I recently acquired two of these “New to Collectors” hutches from Temple. They both have damage (internal cracks/fisheyes) but are whole and they are the only two known to exist at this time as far I know. It is nice to have two of a rare bottle as there is always someone out there interested and now I don’t have to tell them it’s NFS. This extra Temple hutch will be at the Central Texas bottle show next month for trade. The hutchbook listing is TX0686.5 for this new bottle. TEMPLE CANDY AND BOTTLING WORKS TEMPLE TEX REGISTERED.


----------



## webe992 (Feb 20, 2022)

I picked up some nice bottles at the central Texas bottle show the past few days.


----------



## UncleBruce (Feb 20, 2022)

The bottle with the fort is sweet


----------



## webe992 (Feb 20, 2022)

UncleBruce said:


> The bottle with the fort is sweet


That would be Fort Concho out of San Angelo Texas.


----------



## nhpharm (Feb 21, 2022)

Looks like you made out well!


----------



## webe992 (Feb 21, 2022)

nhpharm said:


> Looks like you made out well!


I was very happy with the items I acquired and I sold quite a few things as well!  It was a great show.


----------



## webe992 (Feb 23, 2022)

This is my amber Austin Morley’s flask set. I’m just missing the medium size of the Morley Drug Company.


----------



## Clayton J. Migl (Mar 6, 2022)

webe992 said:


> I recently acquired two of these “New to Collectors” hutches from Temple. They both have damage (internal cracks/fisheyes) but are whole and they are the only two known to exist at this time as far I know. It is nice to have two of a rare bottle as there is always someone out there interested and now I don’t have to tell them it’s NFS. This extra Temple hutch will be at the Central Texas bottle show next month for trade. The hutchbook listing is TX0686.5 for this new bottle. TEMPLE CANDY AND BOTTLING WORKS TEMPLE TEX REGISTERED.

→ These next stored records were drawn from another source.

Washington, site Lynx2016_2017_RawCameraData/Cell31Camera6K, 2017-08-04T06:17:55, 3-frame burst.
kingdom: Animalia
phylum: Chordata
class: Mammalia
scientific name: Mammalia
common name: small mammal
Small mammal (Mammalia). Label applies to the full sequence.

Sizable bruises usually aren’t found in Hutches. Interesting. 


Sent from my iPhone using Tapatalk


----------



## GRACE ABOUND (Aug 16, 2022)

webe992 said:


> I just got this Dr Legear’s Veterinary Remedies bottle! I’ve seen a photo of one before but never seen one in person. It will be a great addition to my Central Texas bottle collection.

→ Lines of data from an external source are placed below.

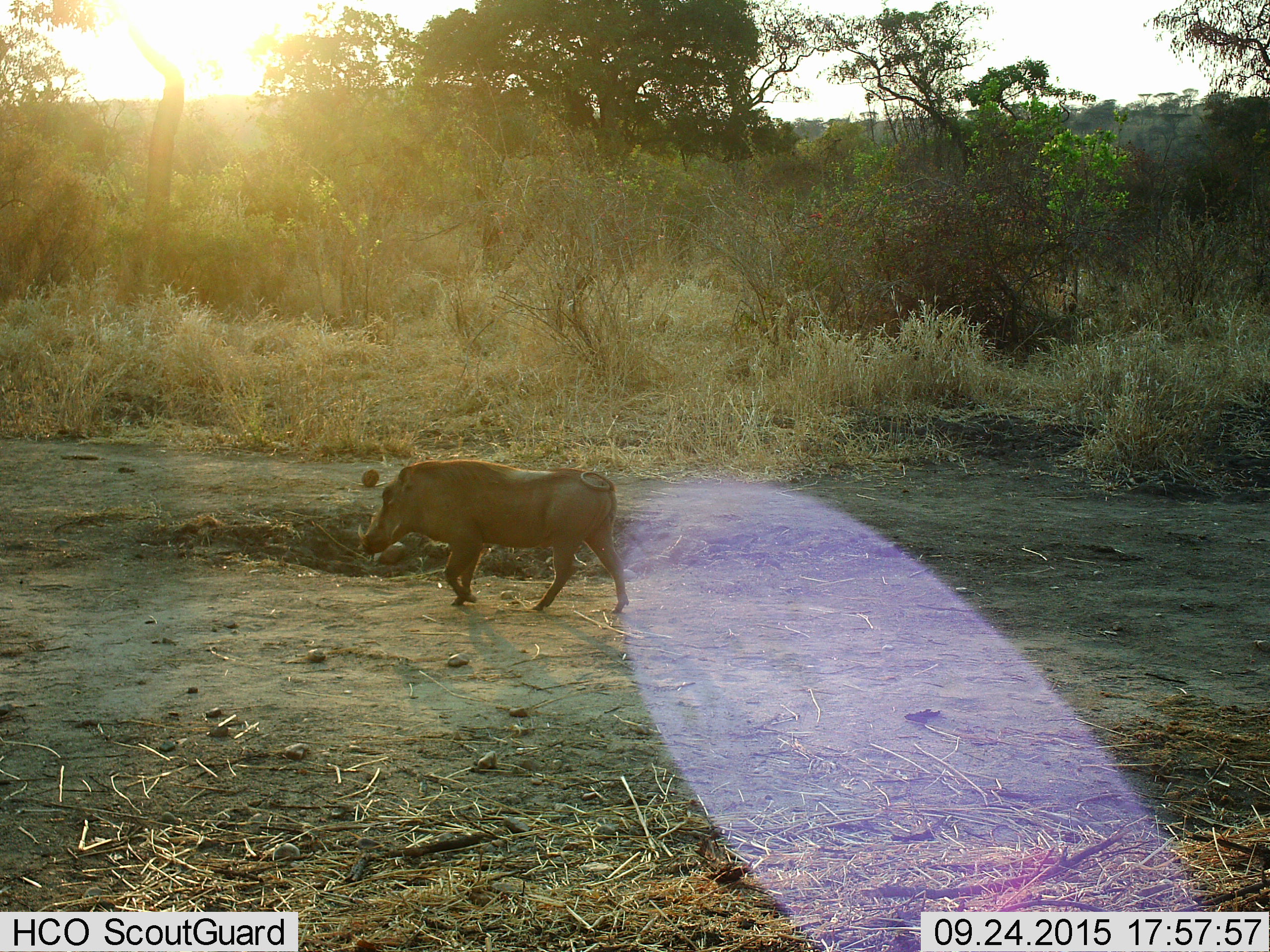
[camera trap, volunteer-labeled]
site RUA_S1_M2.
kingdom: Animalia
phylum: Chordata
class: Mammalia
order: Artiodactyla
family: Suidae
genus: Phacochoerus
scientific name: Phacochoerus africanus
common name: warthog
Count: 1.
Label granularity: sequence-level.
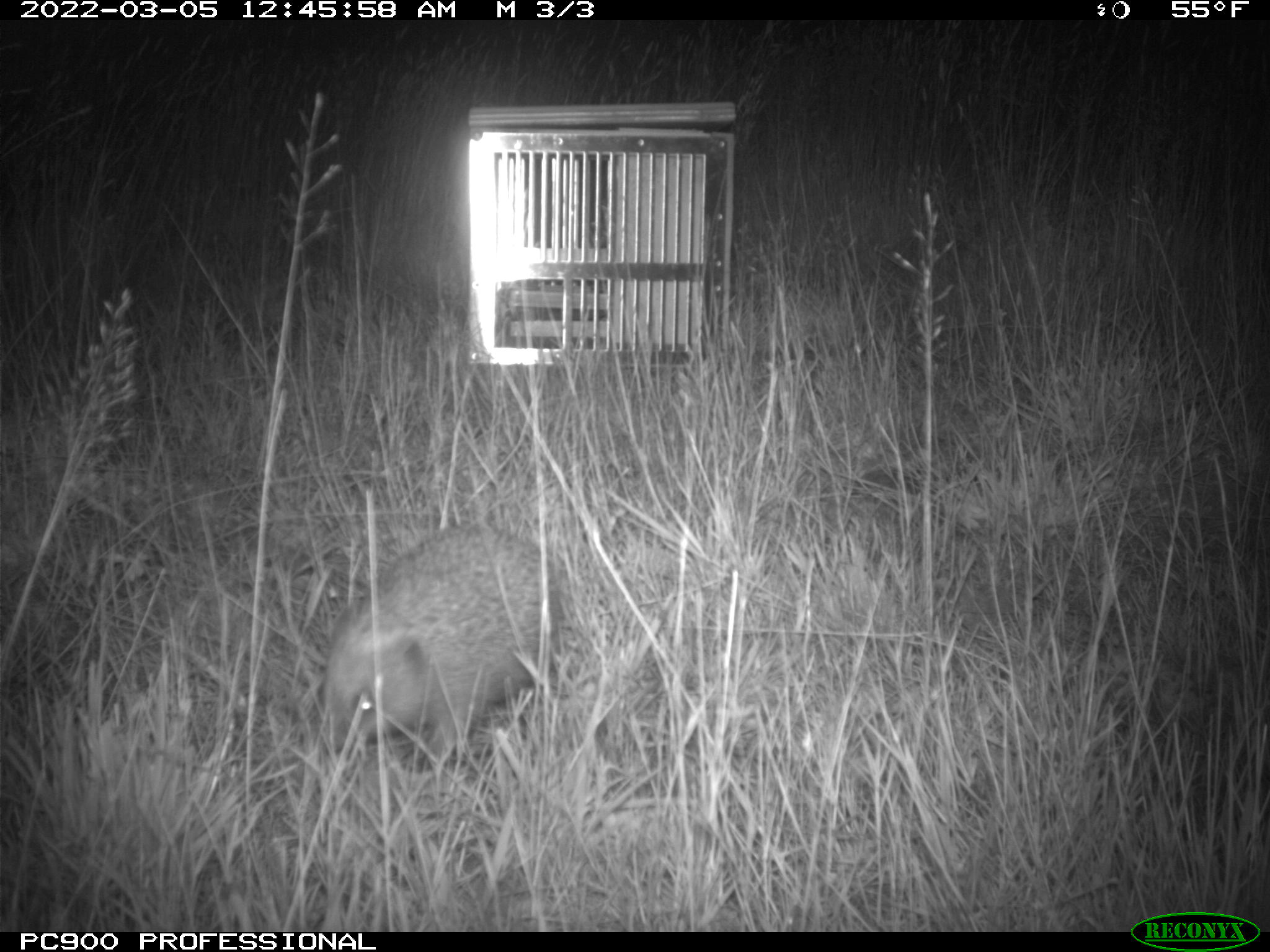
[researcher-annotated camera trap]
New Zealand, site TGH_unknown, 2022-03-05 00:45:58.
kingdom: Animalia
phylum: Chordata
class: Mammalia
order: Eulipotyphla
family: Erinaceidae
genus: Erinaceus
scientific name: Erinaceus europaeus europaeus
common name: european hedgehog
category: hedgehog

Hey webe I Also Collect Central Texas Bottles I Will Send You A Photo Of No 1 . give me your opinion.


----------



## webe992 (Aug 17, 2022)

GRACE ABOUND said:


> Hey webe I Also Collect Central Texas Bottles I Will Send You A Photo Of No 1 . give me your opinion.


That particular New Braunfels bottle is probably the most common one from that town but it is still a cool bottle.


----------



## GRACE ABOUND (Aug 17, 2022)

webe992 said:


> That particular New Braunfels bottle is probably the most common one from that town but it is still a cool bottle.


----------



## GRACE ABOUND (Aug 17, 2022)

You Are Right About The Bottle It Has not Ben Cleaned Inside I Was Afraid I Would Mess The Stopper Up .They Removed Your  Thread After I Ansewerd  It  So I Had To Find One Of Your Threads  To Get Back To You .I Don't Know Much About This Program But By My Mistakes I Get BY .Any way Heres Way To Get Back To Me You Have My Phone Number .It Is Working  Now .


----------



## sandchip (Aug 19, 2022)

My only Texas bottle, that showed up in Americus, Ga. of all places.


----------



## webe992 (Aug 19, 2022)

sandchip said:


> My only Texas bottle, that showed up in Americus, Ga. of all places.
> 
> View attachment 239181


Awesome! I'm not sure if you would be open to selling/trading it, but I'll be keeping my eyes out for something cool from Georgia!


----------